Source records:
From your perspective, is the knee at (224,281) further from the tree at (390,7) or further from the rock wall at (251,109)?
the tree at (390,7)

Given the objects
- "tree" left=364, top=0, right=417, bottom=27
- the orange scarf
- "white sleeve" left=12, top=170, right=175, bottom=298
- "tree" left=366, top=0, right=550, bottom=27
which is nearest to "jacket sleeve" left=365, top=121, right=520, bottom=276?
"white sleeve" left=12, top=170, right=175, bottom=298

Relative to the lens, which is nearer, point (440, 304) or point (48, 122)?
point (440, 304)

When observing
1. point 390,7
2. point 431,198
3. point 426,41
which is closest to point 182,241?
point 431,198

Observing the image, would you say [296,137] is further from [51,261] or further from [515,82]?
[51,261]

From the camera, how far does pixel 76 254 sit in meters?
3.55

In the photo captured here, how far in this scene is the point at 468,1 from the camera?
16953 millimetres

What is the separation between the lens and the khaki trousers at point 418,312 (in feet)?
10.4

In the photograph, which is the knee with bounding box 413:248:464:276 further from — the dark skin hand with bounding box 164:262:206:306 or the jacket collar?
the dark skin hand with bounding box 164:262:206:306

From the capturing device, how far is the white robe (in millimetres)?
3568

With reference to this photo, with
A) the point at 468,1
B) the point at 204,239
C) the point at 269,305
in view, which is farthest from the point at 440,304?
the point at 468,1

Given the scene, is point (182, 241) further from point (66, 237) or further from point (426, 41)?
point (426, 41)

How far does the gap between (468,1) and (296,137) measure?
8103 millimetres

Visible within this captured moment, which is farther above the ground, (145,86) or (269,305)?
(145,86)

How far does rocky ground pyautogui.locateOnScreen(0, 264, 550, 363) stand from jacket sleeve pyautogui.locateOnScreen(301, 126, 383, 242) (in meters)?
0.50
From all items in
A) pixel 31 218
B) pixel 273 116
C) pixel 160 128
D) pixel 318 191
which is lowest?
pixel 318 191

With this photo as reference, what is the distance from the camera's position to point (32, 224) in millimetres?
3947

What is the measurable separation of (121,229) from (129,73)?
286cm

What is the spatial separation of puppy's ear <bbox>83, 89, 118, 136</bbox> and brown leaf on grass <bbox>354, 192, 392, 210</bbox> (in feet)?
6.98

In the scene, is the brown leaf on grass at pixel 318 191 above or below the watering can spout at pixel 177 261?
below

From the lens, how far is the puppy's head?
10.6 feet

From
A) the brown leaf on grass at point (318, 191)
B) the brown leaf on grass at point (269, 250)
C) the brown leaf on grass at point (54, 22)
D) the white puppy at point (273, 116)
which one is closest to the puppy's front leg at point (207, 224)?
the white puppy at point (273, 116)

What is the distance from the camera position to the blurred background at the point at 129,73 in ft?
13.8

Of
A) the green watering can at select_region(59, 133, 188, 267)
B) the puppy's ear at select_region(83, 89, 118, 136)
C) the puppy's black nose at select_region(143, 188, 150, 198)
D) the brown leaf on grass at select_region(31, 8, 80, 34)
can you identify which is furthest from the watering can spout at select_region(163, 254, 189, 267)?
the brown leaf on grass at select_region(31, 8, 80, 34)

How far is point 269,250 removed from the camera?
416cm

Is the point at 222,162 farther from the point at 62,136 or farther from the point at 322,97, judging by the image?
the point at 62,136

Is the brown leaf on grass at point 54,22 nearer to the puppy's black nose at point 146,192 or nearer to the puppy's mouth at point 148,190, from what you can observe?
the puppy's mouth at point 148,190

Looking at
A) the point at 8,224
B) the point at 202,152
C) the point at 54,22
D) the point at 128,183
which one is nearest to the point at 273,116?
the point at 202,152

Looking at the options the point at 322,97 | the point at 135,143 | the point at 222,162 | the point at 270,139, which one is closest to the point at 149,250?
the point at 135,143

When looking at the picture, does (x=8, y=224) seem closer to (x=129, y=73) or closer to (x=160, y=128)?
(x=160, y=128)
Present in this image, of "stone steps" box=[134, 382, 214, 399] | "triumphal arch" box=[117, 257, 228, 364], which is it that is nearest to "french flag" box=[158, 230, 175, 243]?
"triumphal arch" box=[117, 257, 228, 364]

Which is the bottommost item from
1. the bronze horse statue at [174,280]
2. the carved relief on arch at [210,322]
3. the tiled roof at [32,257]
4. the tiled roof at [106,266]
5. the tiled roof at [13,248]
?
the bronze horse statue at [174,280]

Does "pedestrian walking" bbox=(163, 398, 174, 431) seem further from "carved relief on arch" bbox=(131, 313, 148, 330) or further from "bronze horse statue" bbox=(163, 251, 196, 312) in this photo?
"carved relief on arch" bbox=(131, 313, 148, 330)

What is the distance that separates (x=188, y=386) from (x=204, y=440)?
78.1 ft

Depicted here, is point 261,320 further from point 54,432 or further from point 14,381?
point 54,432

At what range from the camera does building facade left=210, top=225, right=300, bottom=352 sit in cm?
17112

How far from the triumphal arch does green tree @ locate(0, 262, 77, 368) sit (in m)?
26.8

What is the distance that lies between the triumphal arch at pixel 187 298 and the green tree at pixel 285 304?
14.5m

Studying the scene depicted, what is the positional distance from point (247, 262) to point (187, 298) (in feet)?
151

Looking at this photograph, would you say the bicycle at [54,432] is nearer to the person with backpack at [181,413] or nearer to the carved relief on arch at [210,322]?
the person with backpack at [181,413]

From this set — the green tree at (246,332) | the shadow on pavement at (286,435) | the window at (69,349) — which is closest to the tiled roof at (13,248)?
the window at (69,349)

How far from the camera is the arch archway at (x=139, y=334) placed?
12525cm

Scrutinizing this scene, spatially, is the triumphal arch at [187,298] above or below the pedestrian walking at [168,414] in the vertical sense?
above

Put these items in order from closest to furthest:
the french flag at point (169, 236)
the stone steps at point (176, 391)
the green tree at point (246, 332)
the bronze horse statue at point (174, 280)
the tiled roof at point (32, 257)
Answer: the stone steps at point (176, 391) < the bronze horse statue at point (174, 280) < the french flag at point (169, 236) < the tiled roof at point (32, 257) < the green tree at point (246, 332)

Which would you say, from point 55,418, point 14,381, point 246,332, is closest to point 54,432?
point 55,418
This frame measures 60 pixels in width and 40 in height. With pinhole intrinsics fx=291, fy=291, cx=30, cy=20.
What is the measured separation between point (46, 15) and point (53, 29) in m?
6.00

» What the exercise asks
Can you rewrite the items from their first line up to and including the line with "16953 millimetres", putting "viewer" in place of "camera" and leaving everything else unchanged?

» Answer to this problem
From your perspective, is the knee at (224,281) further from the tree at (390,7) or further from the rock wall at (251,109)?
the tree at (390,7)

Given the objects
- "tree" left=364, top=0, right=417, bottom=27
- the orange scarf
- "white sleeve" left=12, top=170, right=175, bottom=298
- "tree" left=366, top=0, right=550, bottom=27
which is nearest to "jacket sleeve" left=365, top=121, right=520, bottom=276?
"white sleeve" left=12, top=170, right=175, bottom=298

Relative to the lens, which is nearer, point (440, 304) or point (48, 122)?
point (440, 304)

When observing
1. point 390,7
2. point 431,198
3. point 426,41
which is closest to point 182,241?
point 431,198

Observing the image, would you say [296,137] is further from [51,261] or further from [515,82]?
[51,261]

From the viewer, how far does pixel 76 254 sit in meters?
3.55

In the photo captured here, how far in this scene is the point at 468,1 from the viewer?
16953 millimetres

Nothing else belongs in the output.